清水尚弥主演「ある女工記」、第6回ニース国際映画祭で5部門ノミネート
2017年4月30日 06:00

[映画.com ニュース] 「独裁者、古賀。」「死んだ目をした少年」の清水尚弥が主演した映画「ある女工記」が、第6回ニース国際映画祭 南フランス2017(5月13~20日) で、外国映画長編映画の優秀作品賞・監督賞・主演男優賞・主演女優賞・オリジナル脚本賞の5部門にノミネートされた。
作品は、「海に生くる人々」「セメント樽の中の手紙」などで知られる福岡県みやこ町(旧・京都郡豊津村)出身のプロレタリア作家、葉山嘉樹が、29歳(1923年)の時に獄中で執筆した短編小説「淫売婦」を初めて映画化したもの。原作の舞台・横浜を、葉山の故郷、みやこ町・京築地区や北九州に移し替え、当時の時代状況を背景に“みやこ発”の映画として製作された。
清水は外洋航路の船員だった青年を演じ、歓楽街で出会うかつての女工を「あの娘、早くババアになればいいのに」「キネマ純情」の中村朝佳がダブル主演を務める。監督・脚本は、有明海・諫早湾干拓の自主ドキュメンタリー映画などを制作してきた映像ディレクター、児玉公広が手がけている。他に、門田大輔、後藤ユウミ、尾形公、仲谷一志、村上差斗志らが出演した。

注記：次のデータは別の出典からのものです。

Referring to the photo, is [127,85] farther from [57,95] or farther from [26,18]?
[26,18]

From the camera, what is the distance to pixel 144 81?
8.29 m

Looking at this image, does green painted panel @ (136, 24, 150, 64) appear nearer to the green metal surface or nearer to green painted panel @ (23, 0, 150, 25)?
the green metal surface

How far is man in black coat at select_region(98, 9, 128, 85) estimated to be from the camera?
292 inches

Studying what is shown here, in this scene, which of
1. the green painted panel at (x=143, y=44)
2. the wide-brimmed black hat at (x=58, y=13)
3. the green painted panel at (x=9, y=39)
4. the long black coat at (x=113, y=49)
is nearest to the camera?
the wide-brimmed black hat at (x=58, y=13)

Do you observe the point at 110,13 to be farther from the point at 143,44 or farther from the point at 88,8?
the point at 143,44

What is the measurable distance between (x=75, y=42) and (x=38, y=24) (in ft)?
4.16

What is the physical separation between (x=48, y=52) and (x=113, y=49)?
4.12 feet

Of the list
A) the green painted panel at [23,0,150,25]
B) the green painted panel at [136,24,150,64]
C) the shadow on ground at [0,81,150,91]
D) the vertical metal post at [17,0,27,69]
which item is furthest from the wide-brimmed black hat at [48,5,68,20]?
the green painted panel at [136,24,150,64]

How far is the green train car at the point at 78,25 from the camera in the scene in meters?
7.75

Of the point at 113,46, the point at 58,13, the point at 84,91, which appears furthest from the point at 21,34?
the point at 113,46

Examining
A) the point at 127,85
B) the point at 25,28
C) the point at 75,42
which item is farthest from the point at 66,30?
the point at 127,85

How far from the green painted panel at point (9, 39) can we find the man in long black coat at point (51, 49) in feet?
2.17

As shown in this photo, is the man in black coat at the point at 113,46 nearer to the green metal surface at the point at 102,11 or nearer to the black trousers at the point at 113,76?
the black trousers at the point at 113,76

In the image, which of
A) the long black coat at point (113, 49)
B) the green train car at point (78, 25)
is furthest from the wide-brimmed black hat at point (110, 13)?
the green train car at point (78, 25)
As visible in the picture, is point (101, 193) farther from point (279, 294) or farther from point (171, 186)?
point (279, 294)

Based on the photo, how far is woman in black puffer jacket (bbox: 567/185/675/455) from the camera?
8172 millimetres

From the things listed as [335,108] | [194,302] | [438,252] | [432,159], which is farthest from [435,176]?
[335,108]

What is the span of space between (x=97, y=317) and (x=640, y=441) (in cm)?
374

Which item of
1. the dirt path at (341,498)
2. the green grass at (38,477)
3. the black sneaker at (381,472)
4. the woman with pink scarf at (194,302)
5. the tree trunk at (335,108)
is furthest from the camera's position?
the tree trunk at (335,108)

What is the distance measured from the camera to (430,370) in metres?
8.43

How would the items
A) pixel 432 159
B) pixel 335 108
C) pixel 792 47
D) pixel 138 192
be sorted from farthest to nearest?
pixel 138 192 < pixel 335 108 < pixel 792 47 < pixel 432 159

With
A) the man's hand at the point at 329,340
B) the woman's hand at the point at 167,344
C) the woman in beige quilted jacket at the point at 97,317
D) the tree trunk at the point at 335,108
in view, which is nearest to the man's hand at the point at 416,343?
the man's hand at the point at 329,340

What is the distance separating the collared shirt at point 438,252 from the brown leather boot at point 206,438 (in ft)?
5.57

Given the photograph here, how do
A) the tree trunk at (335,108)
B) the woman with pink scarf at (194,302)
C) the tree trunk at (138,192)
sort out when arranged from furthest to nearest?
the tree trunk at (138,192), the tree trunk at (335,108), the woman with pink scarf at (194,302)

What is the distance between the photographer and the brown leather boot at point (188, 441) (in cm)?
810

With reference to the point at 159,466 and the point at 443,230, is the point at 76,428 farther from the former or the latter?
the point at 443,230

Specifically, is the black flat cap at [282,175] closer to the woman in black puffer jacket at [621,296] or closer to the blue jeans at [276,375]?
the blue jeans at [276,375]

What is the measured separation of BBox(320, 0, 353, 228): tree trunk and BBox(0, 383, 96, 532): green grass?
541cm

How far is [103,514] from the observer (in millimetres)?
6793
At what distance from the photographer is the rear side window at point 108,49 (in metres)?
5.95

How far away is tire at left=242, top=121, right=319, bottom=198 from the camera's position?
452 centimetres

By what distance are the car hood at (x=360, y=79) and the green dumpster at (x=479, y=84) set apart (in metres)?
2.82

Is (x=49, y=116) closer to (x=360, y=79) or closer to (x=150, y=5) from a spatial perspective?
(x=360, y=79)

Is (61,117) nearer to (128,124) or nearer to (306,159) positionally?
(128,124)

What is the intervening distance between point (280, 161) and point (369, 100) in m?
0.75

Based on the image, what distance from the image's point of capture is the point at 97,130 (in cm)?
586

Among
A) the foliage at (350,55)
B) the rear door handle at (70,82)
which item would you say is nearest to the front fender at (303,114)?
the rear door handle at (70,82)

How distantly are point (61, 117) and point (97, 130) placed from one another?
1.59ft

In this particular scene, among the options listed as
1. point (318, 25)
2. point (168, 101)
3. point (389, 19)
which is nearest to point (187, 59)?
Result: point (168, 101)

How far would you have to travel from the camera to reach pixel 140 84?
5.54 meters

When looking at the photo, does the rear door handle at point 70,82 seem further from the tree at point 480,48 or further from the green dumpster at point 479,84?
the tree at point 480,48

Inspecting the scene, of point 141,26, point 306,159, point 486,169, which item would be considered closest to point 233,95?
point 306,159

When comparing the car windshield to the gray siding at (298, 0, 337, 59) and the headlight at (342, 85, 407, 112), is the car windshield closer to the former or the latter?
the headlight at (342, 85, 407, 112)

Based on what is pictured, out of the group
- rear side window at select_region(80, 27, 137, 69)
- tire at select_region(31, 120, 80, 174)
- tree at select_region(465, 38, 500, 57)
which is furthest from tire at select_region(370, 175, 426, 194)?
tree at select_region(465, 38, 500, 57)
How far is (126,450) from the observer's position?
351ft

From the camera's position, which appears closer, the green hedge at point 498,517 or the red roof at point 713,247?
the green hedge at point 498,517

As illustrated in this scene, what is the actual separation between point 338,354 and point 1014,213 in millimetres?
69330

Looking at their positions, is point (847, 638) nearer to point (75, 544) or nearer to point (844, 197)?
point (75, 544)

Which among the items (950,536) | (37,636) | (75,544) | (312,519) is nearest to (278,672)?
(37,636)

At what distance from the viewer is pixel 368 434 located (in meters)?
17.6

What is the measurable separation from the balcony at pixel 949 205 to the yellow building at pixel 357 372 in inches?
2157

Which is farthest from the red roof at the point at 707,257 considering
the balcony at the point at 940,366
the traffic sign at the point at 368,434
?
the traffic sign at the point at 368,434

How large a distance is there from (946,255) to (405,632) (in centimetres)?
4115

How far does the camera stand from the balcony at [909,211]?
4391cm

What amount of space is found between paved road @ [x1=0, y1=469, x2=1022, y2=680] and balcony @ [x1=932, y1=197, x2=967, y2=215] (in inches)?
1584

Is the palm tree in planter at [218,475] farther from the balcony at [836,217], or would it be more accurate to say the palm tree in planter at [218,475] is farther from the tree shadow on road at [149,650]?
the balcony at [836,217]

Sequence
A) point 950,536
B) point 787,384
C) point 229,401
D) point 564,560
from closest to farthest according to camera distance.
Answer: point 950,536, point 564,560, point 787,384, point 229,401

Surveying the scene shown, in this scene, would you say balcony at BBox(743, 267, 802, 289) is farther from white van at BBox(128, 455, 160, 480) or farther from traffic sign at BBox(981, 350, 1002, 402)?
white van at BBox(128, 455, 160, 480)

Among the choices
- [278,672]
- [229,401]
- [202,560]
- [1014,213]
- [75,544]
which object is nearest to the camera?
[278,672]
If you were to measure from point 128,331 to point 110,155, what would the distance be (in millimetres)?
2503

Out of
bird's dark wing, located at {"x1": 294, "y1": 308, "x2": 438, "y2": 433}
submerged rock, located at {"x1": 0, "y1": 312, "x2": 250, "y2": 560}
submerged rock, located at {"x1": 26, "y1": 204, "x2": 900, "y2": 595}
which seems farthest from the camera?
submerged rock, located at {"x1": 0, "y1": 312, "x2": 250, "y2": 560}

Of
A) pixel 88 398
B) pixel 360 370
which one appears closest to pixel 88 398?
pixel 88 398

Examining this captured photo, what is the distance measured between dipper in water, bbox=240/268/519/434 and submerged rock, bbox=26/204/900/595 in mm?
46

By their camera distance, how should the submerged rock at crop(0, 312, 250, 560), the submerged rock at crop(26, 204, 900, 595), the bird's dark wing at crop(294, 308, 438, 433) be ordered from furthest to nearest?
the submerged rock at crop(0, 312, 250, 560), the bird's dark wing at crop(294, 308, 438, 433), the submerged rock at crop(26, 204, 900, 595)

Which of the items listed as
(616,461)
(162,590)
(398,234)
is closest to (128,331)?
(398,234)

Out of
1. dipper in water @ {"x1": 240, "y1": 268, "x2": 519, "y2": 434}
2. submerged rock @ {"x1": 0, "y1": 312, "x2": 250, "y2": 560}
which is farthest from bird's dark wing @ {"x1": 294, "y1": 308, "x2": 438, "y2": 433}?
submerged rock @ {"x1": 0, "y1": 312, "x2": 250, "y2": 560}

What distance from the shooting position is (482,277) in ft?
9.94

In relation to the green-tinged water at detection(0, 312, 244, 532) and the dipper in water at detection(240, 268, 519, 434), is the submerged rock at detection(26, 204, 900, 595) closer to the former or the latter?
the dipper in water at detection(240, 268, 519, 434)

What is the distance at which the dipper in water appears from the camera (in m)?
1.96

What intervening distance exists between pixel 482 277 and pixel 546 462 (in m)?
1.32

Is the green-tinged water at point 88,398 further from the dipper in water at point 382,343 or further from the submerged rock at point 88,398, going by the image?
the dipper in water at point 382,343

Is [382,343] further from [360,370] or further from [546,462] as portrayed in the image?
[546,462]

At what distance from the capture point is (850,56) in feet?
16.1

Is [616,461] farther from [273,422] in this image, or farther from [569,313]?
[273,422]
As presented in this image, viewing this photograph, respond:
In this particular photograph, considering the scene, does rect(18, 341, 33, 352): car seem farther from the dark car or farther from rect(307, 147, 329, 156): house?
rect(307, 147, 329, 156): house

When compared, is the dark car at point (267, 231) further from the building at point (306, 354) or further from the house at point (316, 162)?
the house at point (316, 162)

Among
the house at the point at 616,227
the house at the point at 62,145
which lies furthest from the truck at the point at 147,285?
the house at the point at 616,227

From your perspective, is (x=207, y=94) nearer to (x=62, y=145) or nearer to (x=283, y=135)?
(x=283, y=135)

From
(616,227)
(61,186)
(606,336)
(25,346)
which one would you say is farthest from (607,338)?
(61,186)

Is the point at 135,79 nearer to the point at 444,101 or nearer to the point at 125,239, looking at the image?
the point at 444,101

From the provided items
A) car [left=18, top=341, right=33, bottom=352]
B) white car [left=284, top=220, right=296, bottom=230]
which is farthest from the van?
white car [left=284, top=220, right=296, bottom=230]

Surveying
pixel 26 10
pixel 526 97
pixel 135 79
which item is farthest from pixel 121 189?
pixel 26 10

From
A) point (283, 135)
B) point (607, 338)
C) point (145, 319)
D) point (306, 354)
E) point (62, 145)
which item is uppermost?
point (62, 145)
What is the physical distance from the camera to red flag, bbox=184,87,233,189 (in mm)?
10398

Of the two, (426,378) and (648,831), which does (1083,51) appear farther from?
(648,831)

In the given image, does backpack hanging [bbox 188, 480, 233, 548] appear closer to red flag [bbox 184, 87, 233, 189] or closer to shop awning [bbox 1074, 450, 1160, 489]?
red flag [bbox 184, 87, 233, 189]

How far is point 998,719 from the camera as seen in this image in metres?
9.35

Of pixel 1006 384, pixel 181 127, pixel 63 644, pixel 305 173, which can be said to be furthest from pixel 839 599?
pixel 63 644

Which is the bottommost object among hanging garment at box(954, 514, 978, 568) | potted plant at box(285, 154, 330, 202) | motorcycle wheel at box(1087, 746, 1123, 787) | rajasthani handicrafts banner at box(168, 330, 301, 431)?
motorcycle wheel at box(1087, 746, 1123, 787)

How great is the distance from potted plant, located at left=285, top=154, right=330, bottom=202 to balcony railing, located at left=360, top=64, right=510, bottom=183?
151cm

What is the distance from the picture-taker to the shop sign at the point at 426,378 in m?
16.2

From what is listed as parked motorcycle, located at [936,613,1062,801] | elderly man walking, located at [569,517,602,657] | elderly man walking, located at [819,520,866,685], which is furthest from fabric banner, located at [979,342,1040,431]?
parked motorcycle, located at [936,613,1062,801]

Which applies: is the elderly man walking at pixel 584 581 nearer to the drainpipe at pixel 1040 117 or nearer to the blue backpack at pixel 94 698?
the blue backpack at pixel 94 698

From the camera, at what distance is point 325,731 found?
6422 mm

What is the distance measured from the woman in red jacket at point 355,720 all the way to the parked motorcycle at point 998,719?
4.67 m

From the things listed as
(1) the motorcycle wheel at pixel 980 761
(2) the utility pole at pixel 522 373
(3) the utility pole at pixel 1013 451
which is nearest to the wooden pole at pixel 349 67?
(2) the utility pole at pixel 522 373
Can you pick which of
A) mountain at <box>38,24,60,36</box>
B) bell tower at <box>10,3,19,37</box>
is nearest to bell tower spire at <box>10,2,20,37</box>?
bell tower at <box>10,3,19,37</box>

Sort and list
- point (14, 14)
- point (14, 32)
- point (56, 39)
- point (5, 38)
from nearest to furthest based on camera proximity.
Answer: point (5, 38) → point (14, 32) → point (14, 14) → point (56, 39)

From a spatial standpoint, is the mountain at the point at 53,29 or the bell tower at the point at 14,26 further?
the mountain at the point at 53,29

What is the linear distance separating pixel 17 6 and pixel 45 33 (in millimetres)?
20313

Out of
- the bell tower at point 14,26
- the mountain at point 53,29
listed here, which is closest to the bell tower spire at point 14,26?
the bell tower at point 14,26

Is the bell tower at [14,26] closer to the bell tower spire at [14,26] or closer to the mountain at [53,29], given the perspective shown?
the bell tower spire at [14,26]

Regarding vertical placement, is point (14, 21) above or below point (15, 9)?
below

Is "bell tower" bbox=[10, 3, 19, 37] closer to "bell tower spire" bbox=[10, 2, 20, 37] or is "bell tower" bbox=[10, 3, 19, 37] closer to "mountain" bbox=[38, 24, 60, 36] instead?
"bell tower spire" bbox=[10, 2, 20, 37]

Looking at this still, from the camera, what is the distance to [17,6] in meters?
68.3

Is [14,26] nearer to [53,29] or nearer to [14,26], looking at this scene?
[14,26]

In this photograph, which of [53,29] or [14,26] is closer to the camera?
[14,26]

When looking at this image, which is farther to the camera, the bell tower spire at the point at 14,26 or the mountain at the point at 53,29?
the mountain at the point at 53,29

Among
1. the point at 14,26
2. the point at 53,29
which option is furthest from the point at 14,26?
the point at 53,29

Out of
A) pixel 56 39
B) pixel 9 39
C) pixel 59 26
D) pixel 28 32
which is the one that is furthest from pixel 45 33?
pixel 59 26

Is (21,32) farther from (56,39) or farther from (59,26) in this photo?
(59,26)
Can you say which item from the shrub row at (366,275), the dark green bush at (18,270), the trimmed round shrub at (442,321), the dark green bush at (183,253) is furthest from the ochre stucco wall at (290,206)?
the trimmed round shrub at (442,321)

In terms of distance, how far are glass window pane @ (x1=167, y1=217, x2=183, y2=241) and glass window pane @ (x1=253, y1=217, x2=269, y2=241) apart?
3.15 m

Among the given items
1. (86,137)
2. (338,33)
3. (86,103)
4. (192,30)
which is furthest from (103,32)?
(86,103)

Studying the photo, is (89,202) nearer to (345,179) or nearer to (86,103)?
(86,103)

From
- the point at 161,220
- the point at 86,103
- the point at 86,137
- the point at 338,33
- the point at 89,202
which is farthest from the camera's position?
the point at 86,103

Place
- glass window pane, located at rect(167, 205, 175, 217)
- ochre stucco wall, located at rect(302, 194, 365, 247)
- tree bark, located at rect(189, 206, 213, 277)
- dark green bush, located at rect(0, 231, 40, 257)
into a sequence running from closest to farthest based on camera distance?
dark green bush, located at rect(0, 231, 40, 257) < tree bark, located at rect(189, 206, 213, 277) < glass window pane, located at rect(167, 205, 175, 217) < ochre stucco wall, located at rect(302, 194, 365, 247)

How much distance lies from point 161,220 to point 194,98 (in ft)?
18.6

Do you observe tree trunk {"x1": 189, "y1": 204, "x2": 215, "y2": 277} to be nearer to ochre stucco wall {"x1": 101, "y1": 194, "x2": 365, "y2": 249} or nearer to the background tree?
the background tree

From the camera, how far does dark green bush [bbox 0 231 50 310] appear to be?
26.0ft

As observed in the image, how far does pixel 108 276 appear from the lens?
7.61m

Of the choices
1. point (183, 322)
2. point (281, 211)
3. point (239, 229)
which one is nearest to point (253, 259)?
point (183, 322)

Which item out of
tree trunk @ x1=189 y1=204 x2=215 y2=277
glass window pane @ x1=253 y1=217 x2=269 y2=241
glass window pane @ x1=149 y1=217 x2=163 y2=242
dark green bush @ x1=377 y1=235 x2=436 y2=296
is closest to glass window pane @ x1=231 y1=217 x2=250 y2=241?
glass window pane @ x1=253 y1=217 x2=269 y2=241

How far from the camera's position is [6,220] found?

コルカタ短編国際映画祭2016特別賞、インディアン・ワールド映画祭2017特別賞の受賞に続き、ニース国際映画祭で5部門にノミネートされたことに対し、清水は「遠く離れたフランスの地で僕たちの作品、さらにその中の自分が評価されたことがとても嬉しいです。この評価は尽力した撮影チームやご協力頂いた福岡の皆さんのものです。みんなで喜びを分かち合いたいと思います」と述べている。